Summary
concluding that the State was not under a duty to preserve the blood sample which the defendant claimed belonged to another defendant, because the sample, which tested above the legal limit for alcohol, had no evident exculpatory value, and also concluding that the defendant's right to a fair trial was not violated when he waited fourteen months to request the sample, there was no indication of tampering, and other evidence supported intoxication
Summary of this case from State v. BlairOpinion
No. M2005-02227-CCA-R3-CD.
April 18, 2006 Session.
Filed June 27, 2006.
Appeal from the Criminal Court for Sumner County; No. 296-2004; Jane Wheatcraft, Judge.
Judgment of the Criminal Court Affirmed.
Charles Bobbitt, Jr., Hendersonville, Tennessee, for the appellant, Gary C. Bullington.
Paul G. Summers, Attorney General and Reporter; Brent C. Cherry, Assistant Attorney General; Lawrence Ray Whitley, District Attorney General; and Lytle Anthony James, Assistant District Attorney General, for the appellee, State of Tennessee.
David H. Welles, J., delivered the opinion of the court, in which Joseph M. Tipton and John Everett Williams, JJ., joined.
OPINION
The Defendant, Gary C. Bullington, was convicted upon a jury verdict of driving under the influence of an intoxicant ("DUI"); felony evading arrest; driving on a revoked license, ninth offense; and two counts of vehicular assault. For these convictions, the Defendant received an effective twenty-four-year sentence in the Department of Correction. In this appeal as of right, the Defendant presents a single issue for our review: whether the trial court properly denied his motion to suppress drug and alcohol test results due to the State's failure to preserve the blood sample taken from the Defendant following his arrest. After a review of the record, we conclude that the test results were admissible; however, finding plain error, double jeopardy principles require us to vacate the Defendant's DUI conviction. In all other respects, the judgments of the trial court are affirmed.
In the light most favorable to the State, the evidence at trial demonstrated that, on November 6, 2003, Trooper Jose Negrin of the Tennessee Highway Patrol was "running moving radar on South Water" Avenue in Gallatin, Tennessee. At approximately 9:00 p.m., he observed the Defendant's vehicle "doing 47 in a 30-mile-an-hour zone." Officer Negrin activated his blue lights and pursued the Defendant to effectuate a stop of the vehicle. According to Officer Negrin, he had to accelerate "extremely fast to try to catch up" because "it was apparent" the Defendant had "no intention of stopping." During this pursuit, the Defendant attempted unsuccessfully to negotiate a turn and crashed the vehicle "into a culvert." Upon crashing, the Defendant exited the vehicle and began to run. The Defendant stopped running when he realized escape was futile, and Trooper Negrin thereafter detained the Defendant.

◆ TASK ITEM ◆
According to the court opinion, how fast was the Defendant's vehicle going when Trooper Negrin first observed it?

Records excerpted from a collection
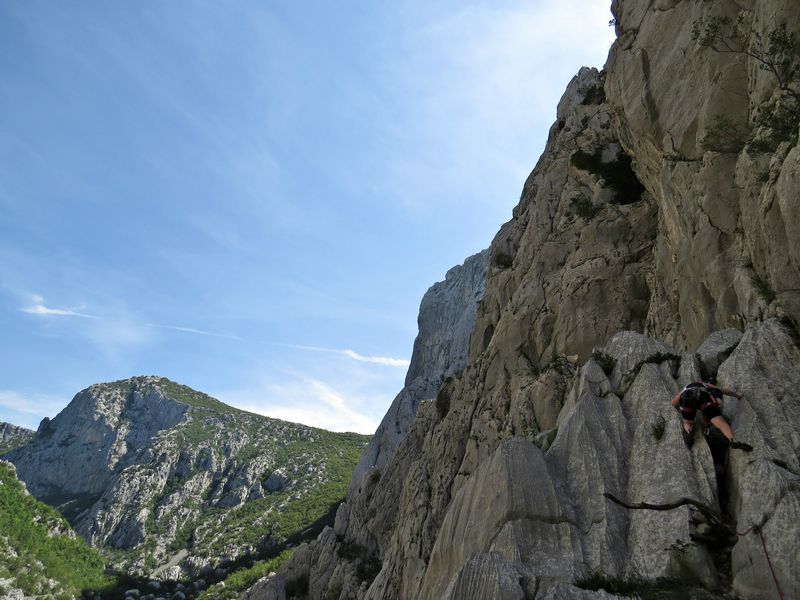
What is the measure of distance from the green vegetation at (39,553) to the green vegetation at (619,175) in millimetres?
111255

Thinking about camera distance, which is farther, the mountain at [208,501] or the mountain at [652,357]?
the mountain at [208,501]

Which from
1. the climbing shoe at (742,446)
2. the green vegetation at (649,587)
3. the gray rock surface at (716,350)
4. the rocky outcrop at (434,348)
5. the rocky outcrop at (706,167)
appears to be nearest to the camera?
the green vegetation at (649,587)

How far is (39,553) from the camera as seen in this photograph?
105938 millimetres

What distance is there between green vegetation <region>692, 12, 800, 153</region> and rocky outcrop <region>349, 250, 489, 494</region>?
6898cm

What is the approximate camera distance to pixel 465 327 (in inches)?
4075

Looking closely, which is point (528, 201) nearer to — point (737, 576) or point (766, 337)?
point (766, 337)

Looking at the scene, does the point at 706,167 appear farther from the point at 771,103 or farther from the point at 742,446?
the point at 742,446

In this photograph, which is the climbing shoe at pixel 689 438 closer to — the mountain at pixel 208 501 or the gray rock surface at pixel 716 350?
the gray rock surface at pixel 716 350

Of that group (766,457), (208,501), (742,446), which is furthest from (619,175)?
(208,501)

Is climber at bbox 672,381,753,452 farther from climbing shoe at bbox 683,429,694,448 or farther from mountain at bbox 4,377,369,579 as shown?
mountain at bbox 4,377,369,579

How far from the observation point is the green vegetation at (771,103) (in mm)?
14891

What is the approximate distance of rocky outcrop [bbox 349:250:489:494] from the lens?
88875mm

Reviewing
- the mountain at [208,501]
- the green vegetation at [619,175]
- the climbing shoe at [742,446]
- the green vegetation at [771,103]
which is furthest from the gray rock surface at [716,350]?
the mountain at [208,501]

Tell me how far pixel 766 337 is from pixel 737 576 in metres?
6.88
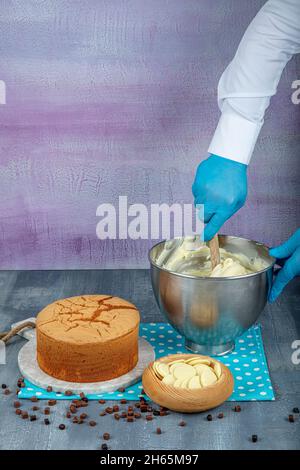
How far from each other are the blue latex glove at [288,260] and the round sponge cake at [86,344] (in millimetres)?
246

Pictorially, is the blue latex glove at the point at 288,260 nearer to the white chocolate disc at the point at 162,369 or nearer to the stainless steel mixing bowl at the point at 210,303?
the stainless steel mixing bowl at the point at 210,303

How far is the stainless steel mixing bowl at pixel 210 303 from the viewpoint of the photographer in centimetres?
109

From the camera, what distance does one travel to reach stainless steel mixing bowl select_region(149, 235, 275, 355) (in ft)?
3.58

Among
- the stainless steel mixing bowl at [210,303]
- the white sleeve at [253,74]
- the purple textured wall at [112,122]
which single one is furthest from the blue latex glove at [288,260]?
the purple textured wall at [112,122]

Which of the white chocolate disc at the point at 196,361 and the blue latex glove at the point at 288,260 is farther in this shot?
the blue latex glove at the point at 288,260

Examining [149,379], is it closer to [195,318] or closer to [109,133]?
[195,318]

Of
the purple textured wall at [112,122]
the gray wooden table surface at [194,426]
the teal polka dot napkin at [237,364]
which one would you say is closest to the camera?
the gray wooden table surface at [194,426]

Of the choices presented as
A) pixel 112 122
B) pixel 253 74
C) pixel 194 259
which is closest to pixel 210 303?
pixel 194 259

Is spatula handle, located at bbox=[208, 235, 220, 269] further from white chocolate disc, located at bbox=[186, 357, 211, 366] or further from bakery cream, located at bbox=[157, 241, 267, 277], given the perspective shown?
white chocolate disc, located at bbox=[186, 357, 211, 366]

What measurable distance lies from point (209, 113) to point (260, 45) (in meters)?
0.30

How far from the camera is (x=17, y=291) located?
145cm
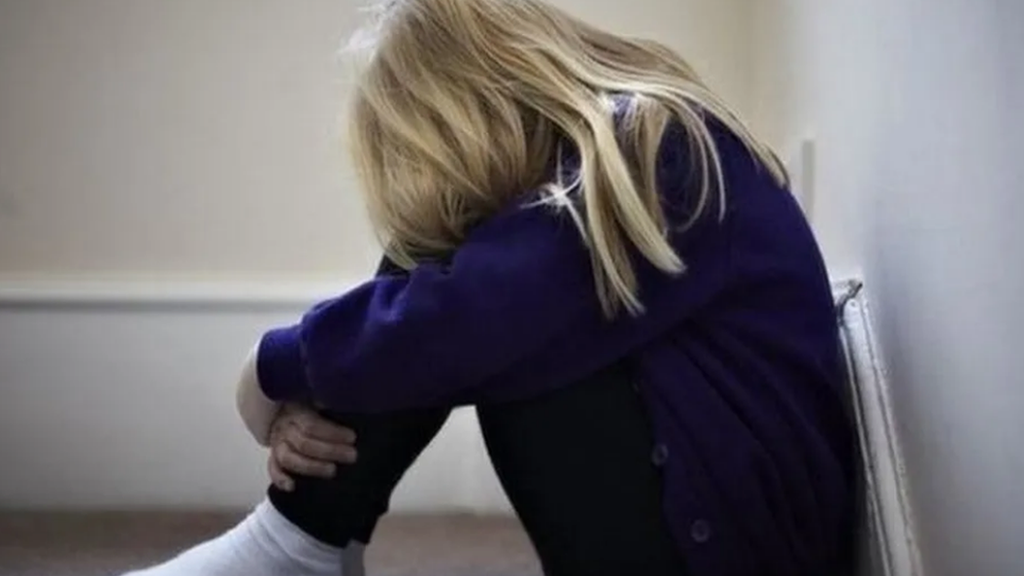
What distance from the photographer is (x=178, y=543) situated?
1535mm

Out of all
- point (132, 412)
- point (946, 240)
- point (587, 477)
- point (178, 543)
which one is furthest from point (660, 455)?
point (132, 412)

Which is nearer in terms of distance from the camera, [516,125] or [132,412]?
[516,125]

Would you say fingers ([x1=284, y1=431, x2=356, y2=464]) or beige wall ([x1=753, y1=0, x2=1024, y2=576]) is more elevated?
beige wall ([x1=753, y1=0, x2=1024, y2=576])

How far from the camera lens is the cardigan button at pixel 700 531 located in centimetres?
87

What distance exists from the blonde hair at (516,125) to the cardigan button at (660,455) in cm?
9

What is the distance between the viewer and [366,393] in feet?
2.95

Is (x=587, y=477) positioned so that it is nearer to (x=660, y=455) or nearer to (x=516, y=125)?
(x=660, y=455)

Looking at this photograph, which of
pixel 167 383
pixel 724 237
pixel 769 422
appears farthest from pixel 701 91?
pixel 167 383

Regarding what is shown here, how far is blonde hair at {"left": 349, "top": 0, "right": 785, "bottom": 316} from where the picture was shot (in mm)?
866

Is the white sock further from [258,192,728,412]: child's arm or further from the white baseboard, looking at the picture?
the white baseboard

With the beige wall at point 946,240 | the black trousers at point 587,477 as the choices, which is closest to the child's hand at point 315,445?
the black trousers at point 587,477

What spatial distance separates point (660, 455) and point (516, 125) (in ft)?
0.81

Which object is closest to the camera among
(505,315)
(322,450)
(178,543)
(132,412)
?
(505,315)

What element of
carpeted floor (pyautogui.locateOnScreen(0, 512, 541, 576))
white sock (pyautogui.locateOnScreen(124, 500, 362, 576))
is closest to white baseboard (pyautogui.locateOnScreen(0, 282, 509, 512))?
carpeted floor (pyautogui.locateOnScreen(0, 512, 541, 576))
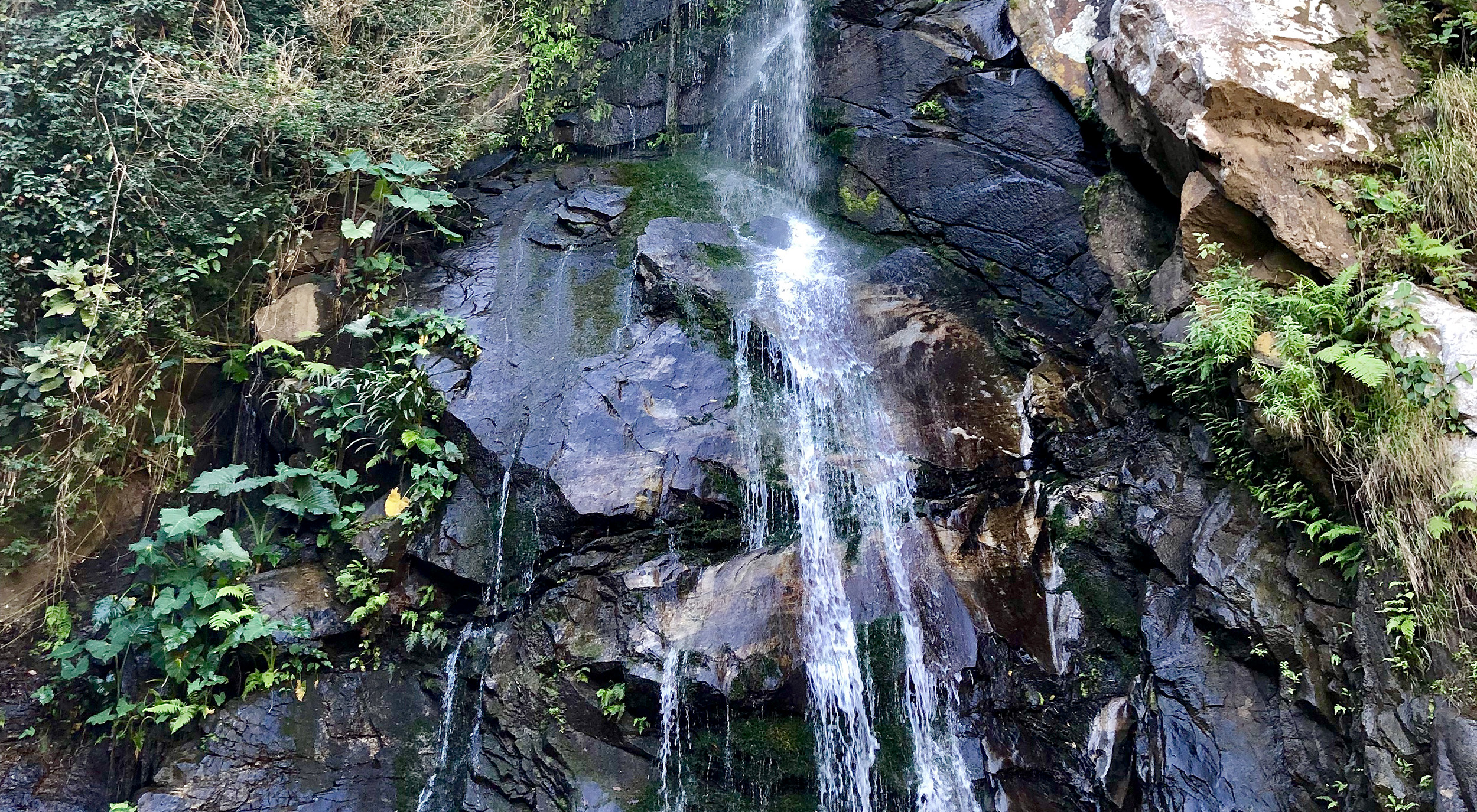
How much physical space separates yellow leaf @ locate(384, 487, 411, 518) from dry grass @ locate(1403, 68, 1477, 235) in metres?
7.37

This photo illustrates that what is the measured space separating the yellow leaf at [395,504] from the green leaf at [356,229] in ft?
8.13

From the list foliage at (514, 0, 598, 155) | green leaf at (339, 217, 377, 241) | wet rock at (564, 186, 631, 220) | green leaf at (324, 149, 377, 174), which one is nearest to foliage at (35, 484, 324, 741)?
green leaf at (339, 217, 377, 241)

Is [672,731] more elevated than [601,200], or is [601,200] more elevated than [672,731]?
[601,200]

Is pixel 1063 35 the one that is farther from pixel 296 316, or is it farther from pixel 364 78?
pixel 296 316

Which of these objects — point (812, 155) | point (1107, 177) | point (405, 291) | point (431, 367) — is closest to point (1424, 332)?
point (1107, 177)

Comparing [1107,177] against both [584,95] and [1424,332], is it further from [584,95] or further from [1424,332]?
[584,95]

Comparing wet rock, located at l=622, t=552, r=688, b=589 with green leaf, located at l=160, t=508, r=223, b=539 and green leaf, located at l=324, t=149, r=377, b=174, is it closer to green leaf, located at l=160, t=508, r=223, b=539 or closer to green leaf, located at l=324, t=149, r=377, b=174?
green leaf, located at l=160, t=508, r=223, b=539

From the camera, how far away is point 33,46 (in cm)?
671

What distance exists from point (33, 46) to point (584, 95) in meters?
5.36

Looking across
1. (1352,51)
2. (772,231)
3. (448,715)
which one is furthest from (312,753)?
(1352,51)

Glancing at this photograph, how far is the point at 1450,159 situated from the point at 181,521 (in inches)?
345

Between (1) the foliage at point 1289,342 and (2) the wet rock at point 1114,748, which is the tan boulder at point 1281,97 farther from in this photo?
(2) the wet rock at point 1114,748

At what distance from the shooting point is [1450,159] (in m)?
5.19

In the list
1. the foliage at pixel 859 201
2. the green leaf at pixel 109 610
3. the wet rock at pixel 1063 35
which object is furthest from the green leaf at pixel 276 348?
the wet rock at pixel 1063 35
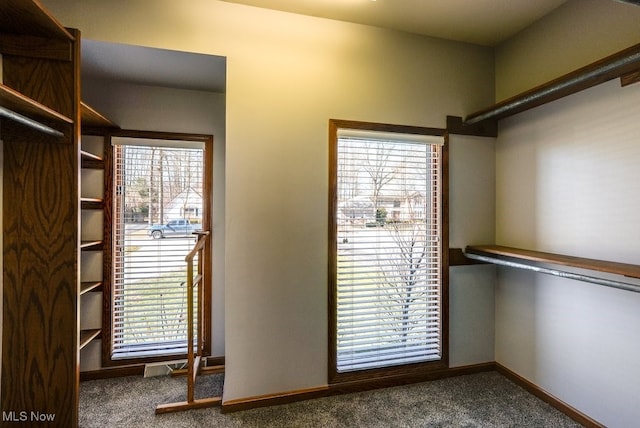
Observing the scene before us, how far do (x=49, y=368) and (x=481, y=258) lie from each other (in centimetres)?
295

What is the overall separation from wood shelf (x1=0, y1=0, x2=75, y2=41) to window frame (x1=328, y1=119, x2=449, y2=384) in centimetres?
166

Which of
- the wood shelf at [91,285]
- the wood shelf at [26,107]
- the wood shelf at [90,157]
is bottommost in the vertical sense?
the wood shelf at [91,285]

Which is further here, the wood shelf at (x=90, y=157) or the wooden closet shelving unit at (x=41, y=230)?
the wood shelf at (x=90, y=157)

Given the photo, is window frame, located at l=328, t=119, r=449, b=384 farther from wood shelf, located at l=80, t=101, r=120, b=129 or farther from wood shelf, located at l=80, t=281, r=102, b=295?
wood shelf, located at l=80, t=281, r=102, b=295

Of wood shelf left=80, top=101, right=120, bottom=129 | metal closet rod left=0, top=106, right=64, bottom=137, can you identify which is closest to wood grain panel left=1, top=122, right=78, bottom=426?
metal closet rod left=0, top=106, right=64, bottom=137

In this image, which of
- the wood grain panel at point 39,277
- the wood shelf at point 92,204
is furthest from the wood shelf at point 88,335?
the wood shelf at point 92,204

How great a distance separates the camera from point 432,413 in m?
2.05

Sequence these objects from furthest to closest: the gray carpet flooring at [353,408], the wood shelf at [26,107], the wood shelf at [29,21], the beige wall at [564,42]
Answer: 1. the gray carpet flooring at [353,408]
2. the beige wall at [564,42]
3. the wood shelf at [29,21]
4. the wood shelf at [26,107]

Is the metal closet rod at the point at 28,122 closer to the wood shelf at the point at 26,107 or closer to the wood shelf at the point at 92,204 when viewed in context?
the wood shelf at the point at 26,107

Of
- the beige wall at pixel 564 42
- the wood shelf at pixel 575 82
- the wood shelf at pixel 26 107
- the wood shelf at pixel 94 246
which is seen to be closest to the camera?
the wood shelf at pixel 26 107

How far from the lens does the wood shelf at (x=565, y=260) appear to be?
1.54 metres

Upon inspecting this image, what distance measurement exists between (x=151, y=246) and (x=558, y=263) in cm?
303

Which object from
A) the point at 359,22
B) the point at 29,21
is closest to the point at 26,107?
the point at 29,21

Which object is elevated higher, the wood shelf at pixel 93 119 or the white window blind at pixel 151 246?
the wood shelf at pixel 93 119
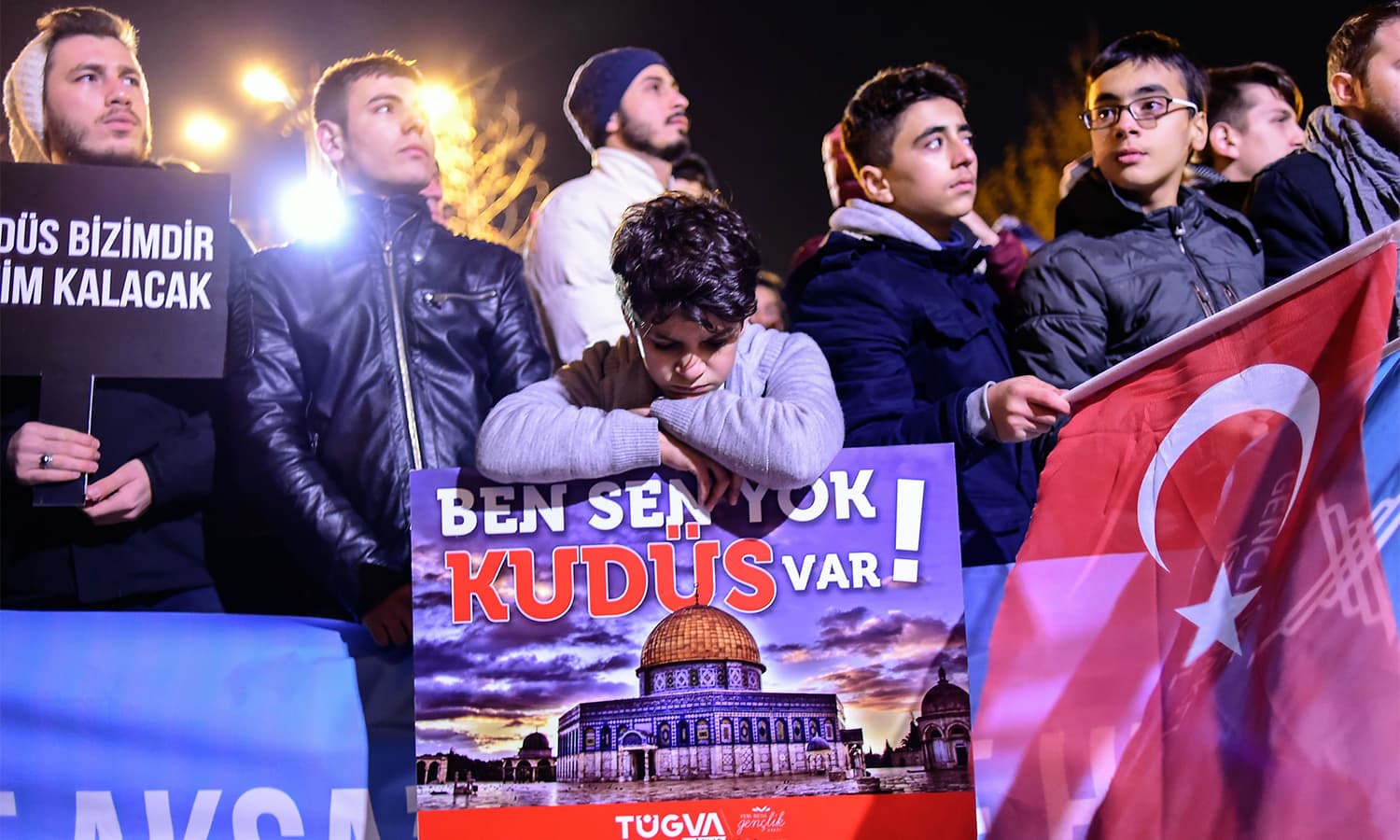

◆ WORKED SOLUTION ◆
47 in a 30-mile-an-hour zone.